- [PAGE EXCERPT]

LinuxMM:

(IA32, non-PAE specific information)

Kernel use of virtual memory begins very early on in the boot process. head.S contains code to create provisional page tables and get the kernel up and running, but that is beyond this overview.

Every physical page of memory up to 896MB is mapped directly into the kernel space. Memory greater than 896MB (High Mem) is not permanently mapped, but is instead temporarily mapped using kmap and kmap_atomic (see HighMemory).

Initialization:

Paging is initialized in arch/i386/mm/init.c. The function 'paging_init()' is called once by setup_arch during kernel initialization. It immediately (in non-PAE) calls pagetable_init(). pagetable_init() starts by defining the base of the page table directory:

 *pgd_base = swapper_pg_dir;

swapper_pg_dir is defined in head.S as well, using.org directives. It points to 0x1000 above the 'root' of kernel memory. Kernel memory is defined to start at PAGE_OFFSET,which in x86 is 0XC0000000, or 3 gigabytes. This is where the 3gig/1gig split is defined. Every virtual address above PAGE_OFFSET is the kernel, any below is user.

After some capability checking, pagetable_init() calls 'kernel_physical_mapping_init'. This function performs the lions share of the kernel page table setup.

- [SOURCE MATERIAL]
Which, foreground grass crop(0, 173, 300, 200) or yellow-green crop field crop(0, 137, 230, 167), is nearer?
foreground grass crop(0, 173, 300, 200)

- [TASK REQUIREMENTS]
**a)** Which functions does the kernel memory overview say are called during paging setup? List each one.
**b)** Extend the kernel memory overview, beginning after its last sentence.
The lines have no connection to the kernel memory overview.

- [TASK RESPONSES]
**a)** paging_init(), pagetable_init(), kernel_physical_mapping_init

**b)**
This function performs the bulk of the kernel page table setup. By looping for each pmd and pte, the function calls one_md_table_init and one_page_table_init respectively. These functions create new page middle directories and page tables by allocating space using the boot memory allocator. In non-PAE mode, the pmd is not used and no memory is allocated. Here is the important part of one_page_table_init:

 *page_table = (pte_t*)alloc_bootmem_low_pages(PAGE_SIZE);
 set_pmd(pmd, __pmd(__pa(page_table) |_PAGE_TABLE ));

The first line allocates a page of memory to hold the table using the bootmem allocator, the next inserts the table into the pmd.

Once the table is returned, kernel_physical_mapping_init populates it the page table using code similar to this:

 set_pte(pte, pfn_pte(pfn, PAGE_KERNEL))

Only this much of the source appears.